RELEASE 2.0!
Get reminded of the absolute worst passwords using the @WorstPasswords twitter account!
- More accurate!
- More inclusive!
- Includes analysis!
- Never needs winding!
- Non-Iron!
- Completely Overhauled!
Tasklist for 2.0 Included:
- Acquire more source files for larger corpus and more accurate results
- Include Non-ASCII Characters
- Acquire higher-quality sources, with fewer non-password results.
- Avoid duplicate lines
- Include Analysis with Version Release
- Include HashCat Ruleset
More Sources, Larger Corpus, More Accurate Results and Higher-Quality Sources
Release one used about 300 files. I did not filter them very well. Some "password" wordlists contained non-password lines. This time, I pulled out all the md5 and SHA1 hashes that had somehow weaseled their way in, removed files that contained nothing but lists of things like cartoon characters and made sure the lists were as pure as possible.

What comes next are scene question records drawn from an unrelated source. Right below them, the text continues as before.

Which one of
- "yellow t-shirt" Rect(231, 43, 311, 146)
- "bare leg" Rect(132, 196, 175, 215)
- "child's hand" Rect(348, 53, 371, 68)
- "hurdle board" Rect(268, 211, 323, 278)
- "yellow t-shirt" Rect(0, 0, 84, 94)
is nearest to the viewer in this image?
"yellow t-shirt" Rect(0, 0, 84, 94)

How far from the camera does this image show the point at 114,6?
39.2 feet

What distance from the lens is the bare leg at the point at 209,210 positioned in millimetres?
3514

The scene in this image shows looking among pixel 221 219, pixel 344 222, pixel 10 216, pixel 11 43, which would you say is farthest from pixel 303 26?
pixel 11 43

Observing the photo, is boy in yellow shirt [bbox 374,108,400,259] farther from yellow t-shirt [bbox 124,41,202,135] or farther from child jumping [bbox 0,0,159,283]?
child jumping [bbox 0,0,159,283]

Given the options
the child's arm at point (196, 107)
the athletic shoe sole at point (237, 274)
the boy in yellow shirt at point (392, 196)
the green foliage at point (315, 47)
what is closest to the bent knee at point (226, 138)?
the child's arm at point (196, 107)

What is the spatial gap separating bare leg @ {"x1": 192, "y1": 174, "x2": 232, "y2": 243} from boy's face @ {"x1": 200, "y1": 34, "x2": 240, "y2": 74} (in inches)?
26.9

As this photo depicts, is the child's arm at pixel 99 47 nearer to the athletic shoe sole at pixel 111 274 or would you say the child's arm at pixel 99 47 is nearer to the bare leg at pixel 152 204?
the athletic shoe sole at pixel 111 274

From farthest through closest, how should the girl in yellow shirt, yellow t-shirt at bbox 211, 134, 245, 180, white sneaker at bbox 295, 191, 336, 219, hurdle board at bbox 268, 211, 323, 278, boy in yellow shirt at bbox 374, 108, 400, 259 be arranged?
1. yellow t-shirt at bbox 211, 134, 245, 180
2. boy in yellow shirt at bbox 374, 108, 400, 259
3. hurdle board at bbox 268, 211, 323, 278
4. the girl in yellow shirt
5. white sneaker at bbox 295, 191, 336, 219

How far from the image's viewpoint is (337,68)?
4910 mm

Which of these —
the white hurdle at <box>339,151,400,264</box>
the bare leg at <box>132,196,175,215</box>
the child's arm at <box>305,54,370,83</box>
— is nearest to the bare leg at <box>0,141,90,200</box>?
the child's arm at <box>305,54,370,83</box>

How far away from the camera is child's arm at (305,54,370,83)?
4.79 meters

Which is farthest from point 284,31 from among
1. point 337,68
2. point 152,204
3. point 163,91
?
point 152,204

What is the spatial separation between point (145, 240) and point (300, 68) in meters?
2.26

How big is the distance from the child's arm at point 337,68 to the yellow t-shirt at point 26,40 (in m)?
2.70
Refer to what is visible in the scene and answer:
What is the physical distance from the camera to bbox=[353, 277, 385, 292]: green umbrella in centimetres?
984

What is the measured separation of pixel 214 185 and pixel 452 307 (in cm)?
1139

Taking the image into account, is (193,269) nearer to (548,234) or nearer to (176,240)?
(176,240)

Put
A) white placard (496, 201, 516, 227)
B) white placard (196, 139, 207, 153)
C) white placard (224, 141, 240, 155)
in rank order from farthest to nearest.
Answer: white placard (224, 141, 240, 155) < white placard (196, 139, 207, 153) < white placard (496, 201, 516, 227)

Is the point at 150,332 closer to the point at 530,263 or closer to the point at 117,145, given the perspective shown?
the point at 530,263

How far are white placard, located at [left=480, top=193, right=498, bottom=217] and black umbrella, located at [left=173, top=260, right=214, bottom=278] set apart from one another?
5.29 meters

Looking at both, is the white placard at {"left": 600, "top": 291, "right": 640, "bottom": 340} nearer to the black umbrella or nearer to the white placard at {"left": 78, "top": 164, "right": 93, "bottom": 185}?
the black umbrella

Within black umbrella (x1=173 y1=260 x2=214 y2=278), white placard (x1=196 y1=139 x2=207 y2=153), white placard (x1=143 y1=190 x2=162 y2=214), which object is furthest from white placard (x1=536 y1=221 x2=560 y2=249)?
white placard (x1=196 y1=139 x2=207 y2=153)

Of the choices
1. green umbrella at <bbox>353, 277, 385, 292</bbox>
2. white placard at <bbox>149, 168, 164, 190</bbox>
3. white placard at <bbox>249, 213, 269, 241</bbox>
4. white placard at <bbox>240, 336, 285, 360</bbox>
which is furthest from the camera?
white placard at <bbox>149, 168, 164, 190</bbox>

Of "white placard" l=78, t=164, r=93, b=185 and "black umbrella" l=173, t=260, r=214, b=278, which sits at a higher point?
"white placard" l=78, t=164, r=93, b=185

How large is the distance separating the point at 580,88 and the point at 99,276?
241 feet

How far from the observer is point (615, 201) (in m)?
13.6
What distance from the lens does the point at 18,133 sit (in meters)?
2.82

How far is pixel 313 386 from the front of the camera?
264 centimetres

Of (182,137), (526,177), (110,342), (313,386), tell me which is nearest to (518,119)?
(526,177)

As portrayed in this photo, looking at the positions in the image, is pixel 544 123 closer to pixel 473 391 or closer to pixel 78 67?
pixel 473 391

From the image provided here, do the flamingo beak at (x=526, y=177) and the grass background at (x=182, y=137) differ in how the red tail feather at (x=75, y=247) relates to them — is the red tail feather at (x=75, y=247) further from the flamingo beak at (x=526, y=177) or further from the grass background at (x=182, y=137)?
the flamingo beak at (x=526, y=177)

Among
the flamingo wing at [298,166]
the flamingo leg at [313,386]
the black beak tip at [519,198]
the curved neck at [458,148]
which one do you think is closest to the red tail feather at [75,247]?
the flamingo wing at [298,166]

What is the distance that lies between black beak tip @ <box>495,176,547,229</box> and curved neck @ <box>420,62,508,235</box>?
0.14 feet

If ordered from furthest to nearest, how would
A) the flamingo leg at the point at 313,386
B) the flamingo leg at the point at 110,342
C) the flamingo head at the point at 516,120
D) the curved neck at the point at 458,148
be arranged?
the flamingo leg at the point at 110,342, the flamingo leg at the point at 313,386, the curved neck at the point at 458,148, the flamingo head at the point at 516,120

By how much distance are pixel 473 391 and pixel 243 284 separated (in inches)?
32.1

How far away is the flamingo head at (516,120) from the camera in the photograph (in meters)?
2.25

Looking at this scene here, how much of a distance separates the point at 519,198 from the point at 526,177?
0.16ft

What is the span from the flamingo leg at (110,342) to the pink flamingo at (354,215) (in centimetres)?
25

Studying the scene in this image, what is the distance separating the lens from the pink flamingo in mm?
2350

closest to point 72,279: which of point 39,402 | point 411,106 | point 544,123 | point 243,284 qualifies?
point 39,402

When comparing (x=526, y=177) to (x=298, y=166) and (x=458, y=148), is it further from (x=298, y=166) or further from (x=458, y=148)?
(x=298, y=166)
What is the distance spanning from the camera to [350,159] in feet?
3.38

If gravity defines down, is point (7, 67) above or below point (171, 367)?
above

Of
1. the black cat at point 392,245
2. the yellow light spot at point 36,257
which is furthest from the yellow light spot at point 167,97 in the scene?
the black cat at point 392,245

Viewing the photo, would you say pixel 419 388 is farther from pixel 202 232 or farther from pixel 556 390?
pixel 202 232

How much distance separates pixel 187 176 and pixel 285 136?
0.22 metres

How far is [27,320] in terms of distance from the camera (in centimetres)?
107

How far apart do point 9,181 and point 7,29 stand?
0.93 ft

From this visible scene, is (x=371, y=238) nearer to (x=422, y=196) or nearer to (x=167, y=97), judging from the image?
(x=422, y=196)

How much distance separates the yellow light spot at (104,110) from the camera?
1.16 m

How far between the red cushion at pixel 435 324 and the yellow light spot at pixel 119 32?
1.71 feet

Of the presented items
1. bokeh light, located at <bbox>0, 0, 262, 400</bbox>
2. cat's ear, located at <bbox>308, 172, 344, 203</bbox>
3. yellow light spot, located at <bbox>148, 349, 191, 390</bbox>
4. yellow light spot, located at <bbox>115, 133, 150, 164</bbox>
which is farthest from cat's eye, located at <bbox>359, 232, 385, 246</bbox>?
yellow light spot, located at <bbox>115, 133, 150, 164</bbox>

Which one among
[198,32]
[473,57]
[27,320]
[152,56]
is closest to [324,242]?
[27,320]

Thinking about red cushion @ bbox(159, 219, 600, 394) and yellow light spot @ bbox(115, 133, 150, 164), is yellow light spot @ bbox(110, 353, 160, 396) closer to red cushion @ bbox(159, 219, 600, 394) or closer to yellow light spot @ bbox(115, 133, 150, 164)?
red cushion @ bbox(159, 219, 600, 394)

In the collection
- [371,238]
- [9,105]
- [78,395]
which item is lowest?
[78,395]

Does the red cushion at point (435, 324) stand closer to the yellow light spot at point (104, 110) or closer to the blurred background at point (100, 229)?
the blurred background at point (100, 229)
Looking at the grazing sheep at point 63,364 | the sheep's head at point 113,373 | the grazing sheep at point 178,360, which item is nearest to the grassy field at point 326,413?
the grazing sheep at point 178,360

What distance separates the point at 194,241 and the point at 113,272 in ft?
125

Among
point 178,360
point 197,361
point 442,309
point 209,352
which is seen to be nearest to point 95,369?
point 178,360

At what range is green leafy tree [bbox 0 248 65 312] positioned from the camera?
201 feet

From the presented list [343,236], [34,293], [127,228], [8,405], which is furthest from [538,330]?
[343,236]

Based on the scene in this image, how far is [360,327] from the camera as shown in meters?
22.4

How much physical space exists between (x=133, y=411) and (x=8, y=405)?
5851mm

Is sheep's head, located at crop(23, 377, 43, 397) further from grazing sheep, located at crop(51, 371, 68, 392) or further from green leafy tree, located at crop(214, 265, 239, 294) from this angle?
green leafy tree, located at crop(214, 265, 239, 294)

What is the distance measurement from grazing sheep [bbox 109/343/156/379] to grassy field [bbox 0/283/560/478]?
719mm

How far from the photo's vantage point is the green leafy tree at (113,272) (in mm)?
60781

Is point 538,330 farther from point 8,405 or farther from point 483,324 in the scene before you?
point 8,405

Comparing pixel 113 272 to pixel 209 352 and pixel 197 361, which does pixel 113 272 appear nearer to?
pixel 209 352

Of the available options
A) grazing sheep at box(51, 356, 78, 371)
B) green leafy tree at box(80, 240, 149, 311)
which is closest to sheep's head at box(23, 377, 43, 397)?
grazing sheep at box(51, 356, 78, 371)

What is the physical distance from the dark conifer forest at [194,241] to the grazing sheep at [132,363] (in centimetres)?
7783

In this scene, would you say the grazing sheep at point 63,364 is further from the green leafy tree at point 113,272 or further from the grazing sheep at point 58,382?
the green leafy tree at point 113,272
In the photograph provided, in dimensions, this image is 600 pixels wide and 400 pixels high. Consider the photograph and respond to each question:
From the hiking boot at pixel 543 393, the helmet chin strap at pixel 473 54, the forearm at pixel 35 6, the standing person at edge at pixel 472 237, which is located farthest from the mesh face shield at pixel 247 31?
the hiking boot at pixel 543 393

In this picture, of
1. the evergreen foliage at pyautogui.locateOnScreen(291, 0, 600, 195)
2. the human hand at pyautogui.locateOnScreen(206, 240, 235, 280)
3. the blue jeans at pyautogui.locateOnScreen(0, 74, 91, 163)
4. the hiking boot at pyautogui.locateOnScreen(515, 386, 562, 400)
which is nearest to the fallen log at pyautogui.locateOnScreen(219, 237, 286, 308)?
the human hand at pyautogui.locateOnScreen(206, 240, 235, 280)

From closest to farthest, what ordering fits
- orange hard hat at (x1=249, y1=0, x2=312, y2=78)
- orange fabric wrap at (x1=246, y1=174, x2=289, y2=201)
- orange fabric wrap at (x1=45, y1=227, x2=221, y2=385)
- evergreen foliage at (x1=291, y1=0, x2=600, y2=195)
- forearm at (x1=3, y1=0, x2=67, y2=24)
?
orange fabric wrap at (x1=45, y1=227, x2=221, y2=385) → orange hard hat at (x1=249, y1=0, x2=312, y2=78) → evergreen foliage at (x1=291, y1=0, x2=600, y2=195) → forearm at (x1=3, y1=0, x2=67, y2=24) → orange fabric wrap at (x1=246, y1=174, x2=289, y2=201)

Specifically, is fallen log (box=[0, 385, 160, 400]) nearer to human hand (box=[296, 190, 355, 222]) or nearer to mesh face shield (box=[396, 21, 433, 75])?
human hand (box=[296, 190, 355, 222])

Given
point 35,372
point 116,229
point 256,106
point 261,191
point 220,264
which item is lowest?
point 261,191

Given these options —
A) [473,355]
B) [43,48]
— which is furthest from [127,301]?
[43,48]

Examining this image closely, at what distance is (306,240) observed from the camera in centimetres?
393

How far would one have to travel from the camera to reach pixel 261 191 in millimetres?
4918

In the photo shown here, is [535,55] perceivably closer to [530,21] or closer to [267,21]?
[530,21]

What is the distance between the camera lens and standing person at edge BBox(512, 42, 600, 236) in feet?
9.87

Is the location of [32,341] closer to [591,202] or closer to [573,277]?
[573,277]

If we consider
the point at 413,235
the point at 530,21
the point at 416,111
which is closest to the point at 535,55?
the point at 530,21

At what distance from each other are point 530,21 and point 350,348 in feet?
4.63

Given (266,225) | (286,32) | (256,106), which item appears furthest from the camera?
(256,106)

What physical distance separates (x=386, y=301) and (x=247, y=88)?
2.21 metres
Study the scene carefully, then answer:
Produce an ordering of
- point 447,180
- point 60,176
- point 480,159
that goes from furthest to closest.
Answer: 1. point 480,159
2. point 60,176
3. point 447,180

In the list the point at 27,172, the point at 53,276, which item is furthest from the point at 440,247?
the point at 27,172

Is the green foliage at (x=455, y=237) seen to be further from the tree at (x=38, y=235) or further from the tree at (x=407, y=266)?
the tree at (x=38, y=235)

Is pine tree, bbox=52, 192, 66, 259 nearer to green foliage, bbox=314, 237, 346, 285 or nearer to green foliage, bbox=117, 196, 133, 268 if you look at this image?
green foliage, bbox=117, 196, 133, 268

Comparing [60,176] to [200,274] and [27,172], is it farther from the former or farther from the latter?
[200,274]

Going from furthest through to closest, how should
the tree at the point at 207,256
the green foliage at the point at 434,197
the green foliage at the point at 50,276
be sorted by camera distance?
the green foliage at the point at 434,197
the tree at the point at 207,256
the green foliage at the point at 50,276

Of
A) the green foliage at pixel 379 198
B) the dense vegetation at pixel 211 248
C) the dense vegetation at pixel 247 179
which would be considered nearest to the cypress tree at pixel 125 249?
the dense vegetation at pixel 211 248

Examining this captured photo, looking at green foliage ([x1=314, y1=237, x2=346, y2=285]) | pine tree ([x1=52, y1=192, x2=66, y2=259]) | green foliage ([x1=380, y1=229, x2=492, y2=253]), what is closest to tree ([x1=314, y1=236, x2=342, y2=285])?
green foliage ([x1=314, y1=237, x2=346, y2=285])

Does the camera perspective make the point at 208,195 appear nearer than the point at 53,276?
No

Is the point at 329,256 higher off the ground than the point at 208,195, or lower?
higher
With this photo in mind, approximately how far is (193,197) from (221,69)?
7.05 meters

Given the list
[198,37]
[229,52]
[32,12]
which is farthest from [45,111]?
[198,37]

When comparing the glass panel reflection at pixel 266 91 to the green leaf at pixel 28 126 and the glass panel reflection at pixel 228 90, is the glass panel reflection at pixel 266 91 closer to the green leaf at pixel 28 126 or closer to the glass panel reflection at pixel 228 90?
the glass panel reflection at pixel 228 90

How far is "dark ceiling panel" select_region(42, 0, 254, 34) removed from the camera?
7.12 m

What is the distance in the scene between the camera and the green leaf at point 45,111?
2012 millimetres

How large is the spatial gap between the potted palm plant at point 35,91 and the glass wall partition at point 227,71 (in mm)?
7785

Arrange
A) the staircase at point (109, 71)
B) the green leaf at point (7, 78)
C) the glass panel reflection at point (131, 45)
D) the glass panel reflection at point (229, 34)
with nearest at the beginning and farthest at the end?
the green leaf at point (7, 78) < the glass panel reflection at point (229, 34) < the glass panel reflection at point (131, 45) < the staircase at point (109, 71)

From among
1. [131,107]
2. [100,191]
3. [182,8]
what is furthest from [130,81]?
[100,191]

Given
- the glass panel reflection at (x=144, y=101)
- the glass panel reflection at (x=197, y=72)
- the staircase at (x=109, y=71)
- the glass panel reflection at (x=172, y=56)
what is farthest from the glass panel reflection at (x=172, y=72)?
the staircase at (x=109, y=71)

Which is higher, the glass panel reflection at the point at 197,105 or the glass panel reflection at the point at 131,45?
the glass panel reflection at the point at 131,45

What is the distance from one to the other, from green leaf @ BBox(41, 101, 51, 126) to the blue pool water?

Release two uses over 1500 files. I attempted to clean each one, which in some cases required a judgement call on my end.
V1 Popularity was determined by appearances in as few as 2 files. Since some lists are compilations of smaller lists, this resulted in some lines that really appeared only once to make the cut. More files allowed me to raise the minimum threshold to 5 appearances.
Duplicate Lines
Duplicates in Release one were caused by a mismatch of newline characters. Not this time. Every single processing step included a tr -d '\r'
step. I wasn't going to have them slip in.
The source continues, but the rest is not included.